A
yer ocurrió un enfrentamiento, con saldo de cuatro heridos, entre elementos de la Policía Federal y padres y compañeros de los estudian- tes agredidos y desaparecidos el 26 de septiembre, en Iguala. Los segundos intentaron ingresar a la sede del 27 Batallón de Infantería ubicado en esa ciudad guerrerense para buscar allí a sus hijos y condiscípulos, o cuando menos pistas que les permitieran dar con su paradero. Al mismo tiempo, en esta capital, un grupo de manifestantes realizó un plantón afuera del cuartel de Guardias Presidenciales situado en la calzada de Tlalpan, en el Distrito Federal, con la demanda de presentación de los desaparecidos y el esclarecimiento del posible papel de las fuerzas castrenses en la agresión a los normalistas.

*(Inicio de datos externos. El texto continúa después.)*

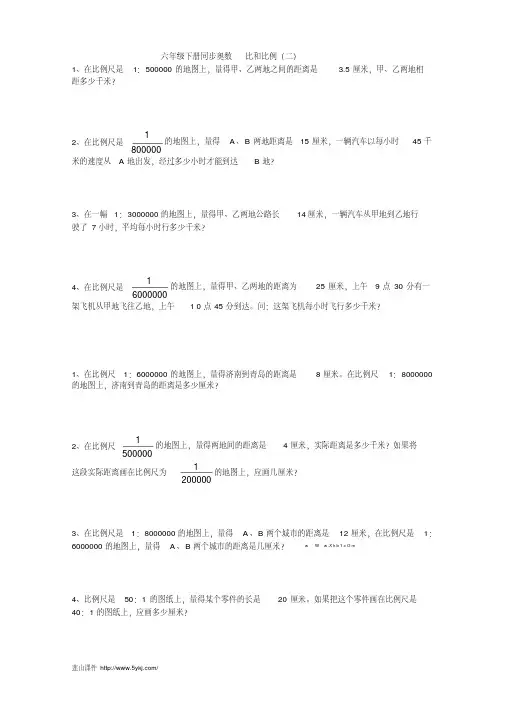 六年级下册同步奥数比和比例(二)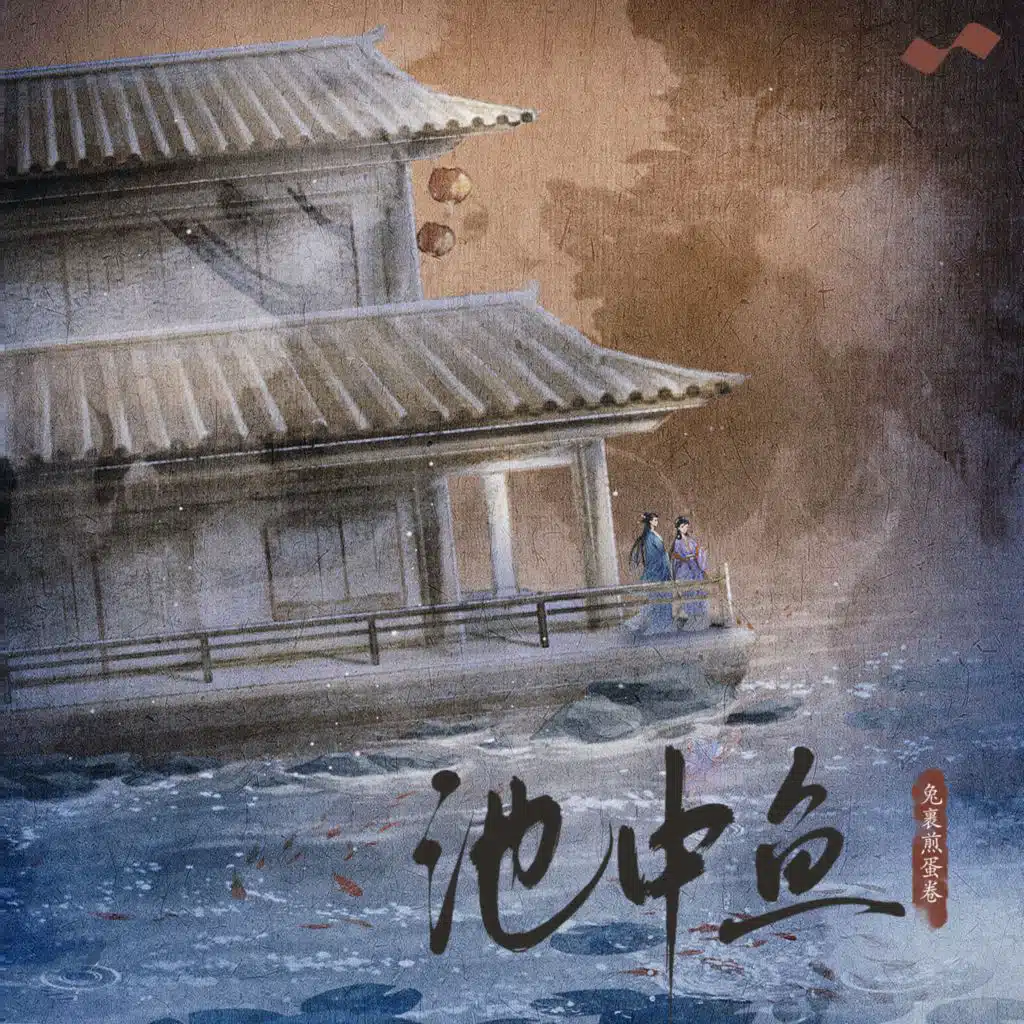 兔裹煎蛋卷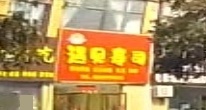 遇见寿司(民安大道店)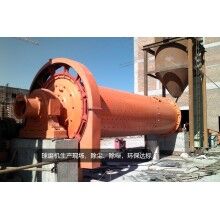 時(shí)產(chǎn)100噸球磨機(jī)直徑是多少？多少錢一臺(tái)？Z106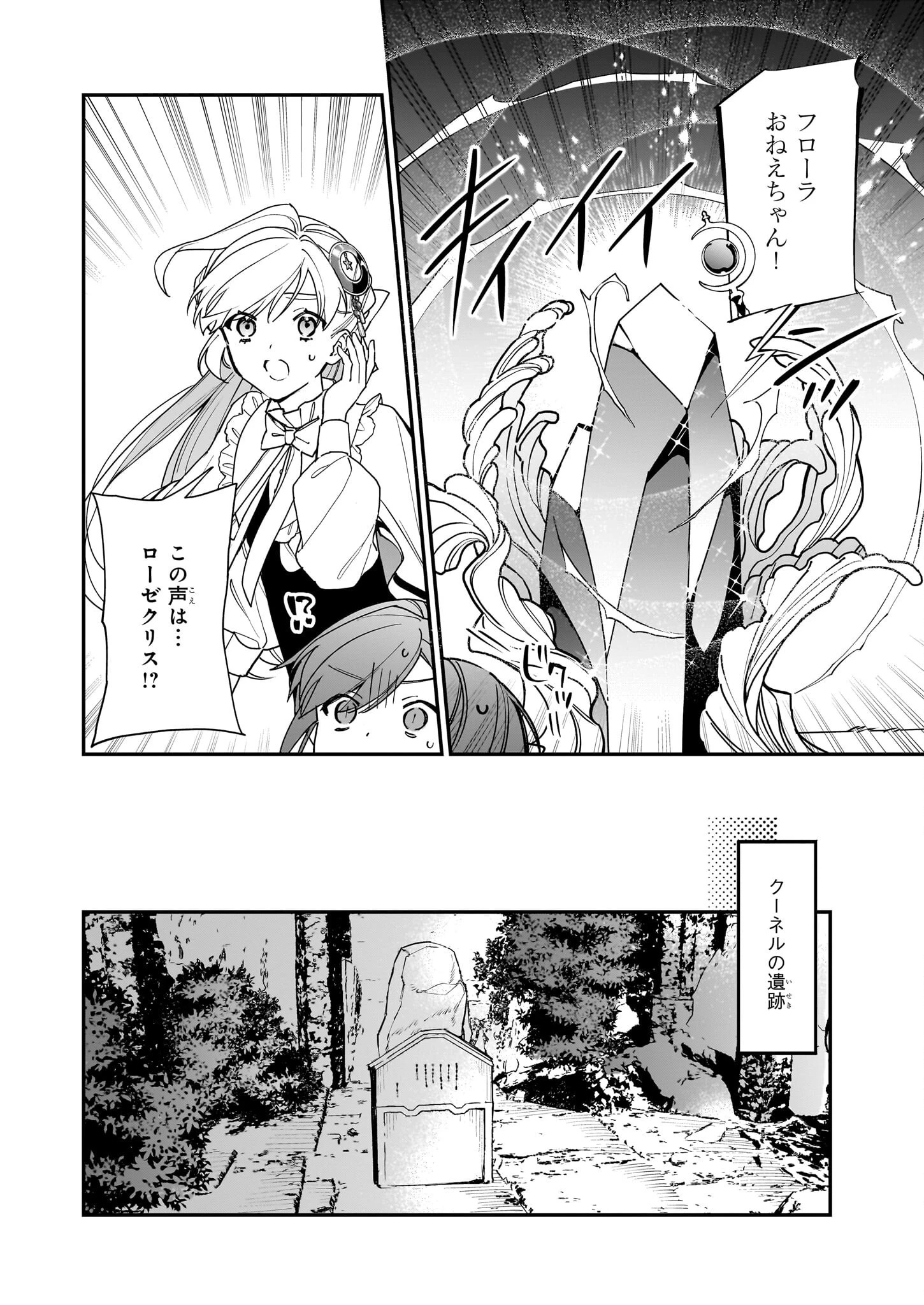 役立たずと言われたので、わたしの家は独立します！ 第42話 - 12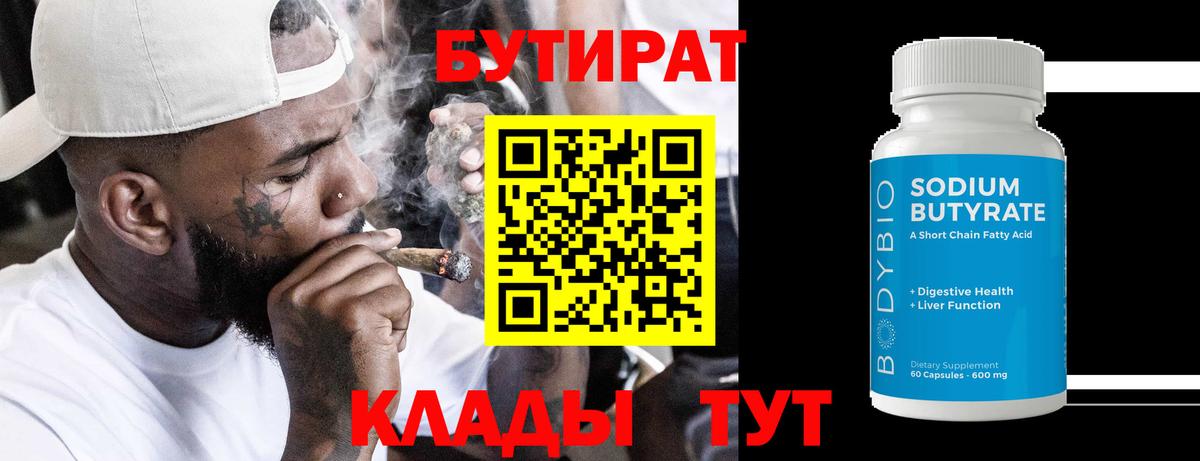 БУТИРАТ 1.4BDO Добрянка
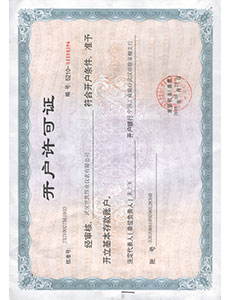银行资信证明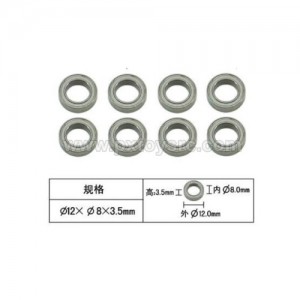 Feiyue FY-08 Brushless Parts 12X8X3.5 Ball Bearing W12046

Ambos episodios son reflejo de la creciente tensión entre sectores civiles y las fuerzas armadas que tiene una razón muy puntual: las deficiencias en procuración y comunicación en que han incurrido las autoridades civiles desde el mismo día de los hechos. Cuando el procurador general de Justicia, Jesús Murillo Karam, fue interpelado sobre el papel de los militares en el caso de Ayotzinapa –específicamente cuando se le preguntó si se ha investigado en los cuarteles del Ejército–, respondió literalmente:
La Sedena es la más preocupada buscándolos, así que sería un absurdo que si los tuviera ahí, los buscara; es un absurdo completamente. Así, de modo injustificado y arbitrario, eliminó una línea de investigación necesaria y pertinente para esclarecer lo ocurrido y colocó a las instancias militares en la mira de los padres que buscan a sus hijos, pues en vez de descartar la sospecha en torno de ellas, la fortaleció, y lejos de contribuir a restañar la armonía entre civiles y militares, alimentó un ambiente de tensión entre ambos sectores.
En el actual entorno de deterioro de la credibilidad, la negativa apriorística de investigar a un actor institucional, cualquiera que éste sea, se convierte automáticamente, a ojos de la sociedad, en un indicio de culpabilidad. A ello han de agregarse los datos aportados por la propia autoridad –además de los recabados por informadores, académicos y organizaciones sociales–, según los cuales los militares destacados en Iguala estuvieron enterados de la agresión contra los estudiantes y, para bien o para mal, participaron en el episodio, aunque no esté claro de qué forma precisa. Y no lo está porque la autoridad se ha empecinado en presentar un relato oficial que enturbia, minimiza u omite tal participación, en buscar cuerpos y no personas vivas y en ofrecer una numeralia de presuntos culpables que, por sí misma, no aclara nada. Con estas lagunas, omisiones, inconsistencias e inverosimilitudes en la narración gubernamental, es inevitable que los parientes y compañeros de las víctimas, además de los sectores sociales que se han movilizado en solidaridad con ellas, dirijan sus sospechas hacia los uniformados.
Es urgente restablecer la confianza hacia las fuerzas armadas y la armonía entre éstas y todos los sectores de la población civil. El primer paso para ello es el esclarecimiento pleno de la participación de efectivos militares en casos como el de Tlatlaya e Iguala, y la procuración e impartición de justicia en forma transparente y sujeta a derecho.
Desde luego, resulta indispensable que la autoridad presente a la brevedad un informe puntual, completo, consistente y creíble de lo que ocurrió en la ciudad guerrerense la noche del 26 de septiembre del año pasado y establezca, más allá de toda duda, el paradero de los normalistas desaparecidos.